TASK TO CARRY OUT —
Do these statements agree with the news transcript below? (a) Marcos Rodriguez has been laid off twice in two years. (b) Rodriguez was told he could return to the same school where he had taught. (c) Schools must spend the $10 billion in federal aid before the end of 2010.

# Start of TEXT PROVIDED

Nightly News | September 06, 2010
KATE SNOW, anchor: As this Labor Day weekend winds down, a lot of families, including my own, are planning for their kids to go back to school, and some teachers are very happy to be heading back there as well. Ten billion dollars in federal funding aimed at reversing teacher layoffs has allowed many who had been laid off to go back to work. But state budgets across the country are still a mess and that is giving everyone a painful lesson in basic math. Here's NBC 's Michelle Kosinski .
MICHELLE KOSINSKI reporting: In Broward County , Florida , music teacher Marcos Rodriguez , an Army veteran who loves this job...
Mr. MARCOS RODRIGUEZ: It's, I mean, it's unlimited creativity.
KOSINSKI: ...found himself laid off in June. Then just before classes started this year was told he could come back at a different school. He's been laid off twice now in two years.
Mr. RODRIGUEZ: It's emotional.
KOSINSKI: More than 500 teachers here were on that same roller coaster, fired, then re-hired.
Ms. MERYN LECLAIR (Hollywood Hills Elementary School Teacher): It was just like this weight off my shoulders.
KOSINSKI: That they and an estimate 160,000 teachers around the country may be working at all this year is thanks in large part to a sudden $10 billion rescue from Congress that schools have until next September to spend.
Mr. LORI GRANGE (Pew Center on the States Deputy Director): This latest federal aid definitely gives states some breathing room, but it's hardly a magic bullet for states ' long-term budgeting problems.

# End of TEXT PROVIDED
# Start of DATA LISTING

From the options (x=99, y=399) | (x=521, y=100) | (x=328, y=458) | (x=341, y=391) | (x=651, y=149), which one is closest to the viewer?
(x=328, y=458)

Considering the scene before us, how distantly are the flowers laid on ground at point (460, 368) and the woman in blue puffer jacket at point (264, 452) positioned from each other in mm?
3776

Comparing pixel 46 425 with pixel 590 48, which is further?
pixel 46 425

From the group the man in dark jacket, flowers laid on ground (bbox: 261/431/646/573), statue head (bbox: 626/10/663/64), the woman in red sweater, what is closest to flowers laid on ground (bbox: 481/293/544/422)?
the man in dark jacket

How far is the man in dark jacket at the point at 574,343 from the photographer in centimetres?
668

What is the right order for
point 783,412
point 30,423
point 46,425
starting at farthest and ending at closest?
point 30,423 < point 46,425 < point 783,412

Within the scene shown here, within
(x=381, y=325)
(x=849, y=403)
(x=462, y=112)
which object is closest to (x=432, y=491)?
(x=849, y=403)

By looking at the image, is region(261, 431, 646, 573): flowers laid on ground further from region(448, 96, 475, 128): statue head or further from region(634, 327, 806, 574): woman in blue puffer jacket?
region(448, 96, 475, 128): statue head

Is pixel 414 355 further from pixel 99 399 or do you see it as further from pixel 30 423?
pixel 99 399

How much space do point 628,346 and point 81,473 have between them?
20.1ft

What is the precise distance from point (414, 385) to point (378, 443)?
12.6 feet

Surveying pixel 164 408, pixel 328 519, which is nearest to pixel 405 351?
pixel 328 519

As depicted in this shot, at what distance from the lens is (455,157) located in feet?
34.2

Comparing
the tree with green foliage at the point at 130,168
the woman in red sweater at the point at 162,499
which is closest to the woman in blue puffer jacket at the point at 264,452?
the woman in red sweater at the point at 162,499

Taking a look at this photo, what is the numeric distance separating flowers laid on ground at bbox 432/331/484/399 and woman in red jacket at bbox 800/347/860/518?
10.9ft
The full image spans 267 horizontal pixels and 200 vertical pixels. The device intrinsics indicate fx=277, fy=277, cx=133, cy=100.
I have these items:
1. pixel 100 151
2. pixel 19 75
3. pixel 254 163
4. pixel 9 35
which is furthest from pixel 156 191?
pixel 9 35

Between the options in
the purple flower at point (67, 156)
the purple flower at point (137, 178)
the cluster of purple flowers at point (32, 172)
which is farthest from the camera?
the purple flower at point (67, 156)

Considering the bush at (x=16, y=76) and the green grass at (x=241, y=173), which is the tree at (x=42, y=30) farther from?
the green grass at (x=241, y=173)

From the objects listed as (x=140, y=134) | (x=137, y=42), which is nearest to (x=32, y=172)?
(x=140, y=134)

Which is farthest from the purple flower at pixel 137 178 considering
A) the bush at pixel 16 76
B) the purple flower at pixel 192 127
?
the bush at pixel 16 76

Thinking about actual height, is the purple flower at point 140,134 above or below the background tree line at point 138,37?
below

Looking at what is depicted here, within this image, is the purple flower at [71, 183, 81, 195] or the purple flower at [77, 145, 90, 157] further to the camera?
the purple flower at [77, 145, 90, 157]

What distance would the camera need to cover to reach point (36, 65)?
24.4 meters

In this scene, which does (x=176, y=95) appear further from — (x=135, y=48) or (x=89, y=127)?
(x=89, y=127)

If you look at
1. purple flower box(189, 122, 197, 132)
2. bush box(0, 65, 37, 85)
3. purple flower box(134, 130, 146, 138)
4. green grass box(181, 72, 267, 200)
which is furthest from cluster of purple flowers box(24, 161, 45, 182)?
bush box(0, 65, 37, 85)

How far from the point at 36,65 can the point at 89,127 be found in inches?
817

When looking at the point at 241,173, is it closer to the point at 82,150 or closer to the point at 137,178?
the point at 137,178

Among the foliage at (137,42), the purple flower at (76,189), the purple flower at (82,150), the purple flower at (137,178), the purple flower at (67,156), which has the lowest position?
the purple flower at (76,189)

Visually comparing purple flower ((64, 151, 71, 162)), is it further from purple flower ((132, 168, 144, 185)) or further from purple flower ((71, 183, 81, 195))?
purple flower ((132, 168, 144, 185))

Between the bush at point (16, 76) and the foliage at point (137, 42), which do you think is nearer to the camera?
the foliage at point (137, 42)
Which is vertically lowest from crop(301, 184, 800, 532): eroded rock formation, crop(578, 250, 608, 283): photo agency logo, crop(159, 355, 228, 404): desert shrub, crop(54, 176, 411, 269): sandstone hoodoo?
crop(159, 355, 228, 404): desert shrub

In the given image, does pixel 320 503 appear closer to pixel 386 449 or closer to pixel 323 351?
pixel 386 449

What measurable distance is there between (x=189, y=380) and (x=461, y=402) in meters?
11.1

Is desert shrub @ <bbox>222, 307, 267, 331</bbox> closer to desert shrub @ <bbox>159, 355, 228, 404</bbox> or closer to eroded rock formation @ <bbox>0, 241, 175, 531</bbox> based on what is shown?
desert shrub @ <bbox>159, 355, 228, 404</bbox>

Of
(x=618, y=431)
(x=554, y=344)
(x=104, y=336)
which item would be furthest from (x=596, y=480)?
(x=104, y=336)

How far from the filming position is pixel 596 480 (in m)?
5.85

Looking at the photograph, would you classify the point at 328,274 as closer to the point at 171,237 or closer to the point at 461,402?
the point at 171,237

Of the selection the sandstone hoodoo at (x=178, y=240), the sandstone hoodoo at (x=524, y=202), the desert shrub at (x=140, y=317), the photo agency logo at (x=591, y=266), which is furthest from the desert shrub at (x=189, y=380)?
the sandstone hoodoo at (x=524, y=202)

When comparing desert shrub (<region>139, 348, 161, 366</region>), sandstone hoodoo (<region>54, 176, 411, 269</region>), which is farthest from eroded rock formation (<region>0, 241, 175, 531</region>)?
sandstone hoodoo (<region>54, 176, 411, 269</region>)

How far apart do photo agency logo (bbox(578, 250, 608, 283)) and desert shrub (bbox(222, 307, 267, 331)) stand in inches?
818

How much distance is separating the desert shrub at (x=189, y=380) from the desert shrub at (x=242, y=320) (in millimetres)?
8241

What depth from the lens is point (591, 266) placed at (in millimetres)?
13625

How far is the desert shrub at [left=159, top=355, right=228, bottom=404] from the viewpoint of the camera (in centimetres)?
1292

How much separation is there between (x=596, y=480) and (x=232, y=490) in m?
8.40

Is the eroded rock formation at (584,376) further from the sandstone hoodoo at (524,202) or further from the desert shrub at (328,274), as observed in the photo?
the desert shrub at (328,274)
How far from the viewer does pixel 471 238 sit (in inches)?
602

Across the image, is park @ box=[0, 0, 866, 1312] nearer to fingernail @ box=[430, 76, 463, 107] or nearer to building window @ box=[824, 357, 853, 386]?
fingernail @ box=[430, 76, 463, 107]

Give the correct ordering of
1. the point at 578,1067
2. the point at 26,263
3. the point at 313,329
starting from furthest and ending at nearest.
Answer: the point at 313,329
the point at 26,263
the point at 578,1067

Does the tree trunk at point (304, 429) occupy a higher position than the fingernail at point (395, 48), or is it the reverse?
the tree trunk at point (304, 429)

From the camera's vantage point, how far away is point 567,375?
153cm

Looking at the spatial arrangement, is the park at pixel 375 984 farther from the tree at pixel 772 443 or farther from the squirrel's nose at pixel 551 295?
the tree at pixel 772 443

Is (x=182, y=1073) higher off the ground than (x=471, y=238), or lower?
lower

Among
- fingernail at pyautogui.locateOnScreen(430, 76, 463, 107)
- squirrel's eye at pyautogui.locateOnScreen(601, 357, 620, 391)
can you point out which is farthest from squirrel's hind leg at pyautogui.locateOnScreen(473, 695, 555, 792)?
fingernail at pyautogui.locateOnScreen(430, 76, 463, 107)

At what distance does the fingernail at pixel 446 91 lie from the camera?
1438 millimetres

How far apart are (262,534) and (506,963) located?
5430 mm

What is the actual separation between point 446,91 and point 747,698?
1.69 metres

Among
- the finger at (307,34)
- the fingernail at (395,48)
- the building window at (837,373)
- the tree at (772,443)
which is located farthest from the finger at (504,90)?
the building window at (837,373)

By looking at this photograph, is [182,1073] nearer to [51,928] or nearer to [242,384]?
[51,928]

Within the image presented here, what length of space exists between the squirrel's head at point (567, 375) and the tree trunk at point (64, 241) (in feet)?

# End of DATA LISTING

SOLUTION TO THIS EXERCISE —
(a) Yes: "He's been laid off twice now in two years."
(b) No: "was told he could come back at a different school."
(c) No: "schools have until next September to spend."